▸ Record excerpts:
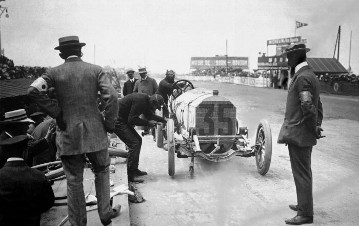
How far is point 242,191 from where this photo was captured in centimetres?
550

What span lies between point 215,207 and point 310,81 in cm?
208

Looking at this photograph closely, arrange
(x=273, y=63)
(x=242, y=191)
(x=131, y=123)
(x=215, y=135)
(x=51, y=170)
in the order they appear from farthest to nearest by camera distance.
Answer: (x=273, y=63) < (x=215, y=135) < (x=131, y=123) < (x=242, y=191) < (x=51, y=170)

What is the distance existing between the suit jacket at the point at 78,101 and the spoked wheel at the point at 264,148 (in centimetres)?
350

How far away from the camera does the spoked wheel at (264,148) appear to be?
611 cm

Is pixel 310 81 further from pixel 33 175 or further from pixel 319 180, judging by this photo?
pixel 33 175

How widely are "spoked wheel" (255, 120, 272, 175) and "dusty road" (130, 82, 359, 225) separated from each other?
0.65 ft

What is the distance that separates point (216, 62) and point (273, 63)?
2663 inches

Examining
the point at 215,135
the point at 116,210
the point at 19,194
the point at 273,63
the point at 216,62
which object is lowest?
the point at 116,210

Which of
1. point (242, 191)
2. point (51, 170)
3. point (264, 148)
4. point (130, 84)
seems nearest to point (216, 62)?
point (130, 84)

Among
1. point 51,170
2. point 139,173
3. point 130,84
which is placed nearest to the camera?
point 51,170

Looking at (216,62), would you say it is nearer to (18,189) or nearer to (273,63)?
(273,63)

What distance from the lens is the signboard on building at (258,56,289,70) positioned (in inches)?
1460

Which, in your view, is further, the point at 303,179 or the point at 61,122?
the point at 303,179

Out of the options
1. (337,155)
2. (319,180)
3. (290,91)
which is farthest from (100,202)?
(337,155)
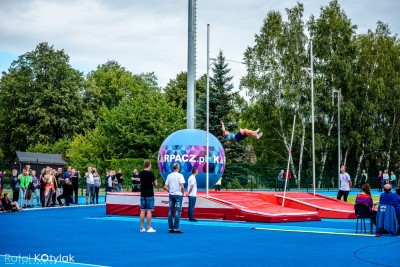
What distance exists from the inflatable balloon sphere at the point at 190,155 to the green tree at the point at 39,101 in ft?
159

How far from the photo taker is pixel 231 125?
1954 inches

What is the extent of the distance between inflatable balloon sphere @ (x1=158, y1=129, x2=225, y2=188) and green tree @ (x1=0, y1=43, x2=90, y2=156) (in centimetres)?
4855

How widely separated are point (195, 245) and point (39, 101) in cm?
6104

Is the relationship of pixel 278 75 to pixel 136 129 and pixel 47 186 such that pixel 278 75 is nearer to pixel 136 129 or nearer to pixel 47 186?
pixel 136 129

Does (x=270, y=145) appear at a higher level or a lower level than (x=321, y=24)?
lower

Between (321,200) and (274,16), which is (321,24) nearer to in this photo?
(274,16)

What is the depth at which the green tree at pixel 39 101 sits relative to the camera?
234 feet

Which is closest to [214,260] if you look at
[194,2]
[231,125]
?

▸ Required task: Can you repeat the records from the line that has "What distance exists" through the end of the records, renaming "inflatable balloon sphere" to "hot air balloon" and leaving everything else unchanged?

▸ Solution for this exercise:
What distance exists from the hot air balloon at the point at 190,155 to the green tree at the point at 39,101 in ft?
159

How far from the photo taker is pixel 231 125?
1954 inches

What is the extent of the distance between hot air balloon @ (x1=158, y1=129, x2=225, y2=188) and green tree @ (x1=0, y1=43, x2=90, y2=156) (in centimetres)?
4855

How widely separated are point (195, 245) and point (39, 101) in cm?
6104

Is the relationship of pixel 278 75 to pixel 136 129 and pixel 47 186 such that pixel 278 75 is nearer to pixel 136 129 or nearer to pixel 47 186?
pixel 136 129

Does (x=270, y=145) appear at a higher level or a lower level than (x=321, y=24)?
lower

Between (321,200) and (274,16), which is (321,24) nearer to in this photo?
(274,16)

What is the depth at which the green tree at pixel 39 101 sits relative to the camera?
234 feet

Which is closest to [214,260] if you look at
[194,2]
[231,125]
?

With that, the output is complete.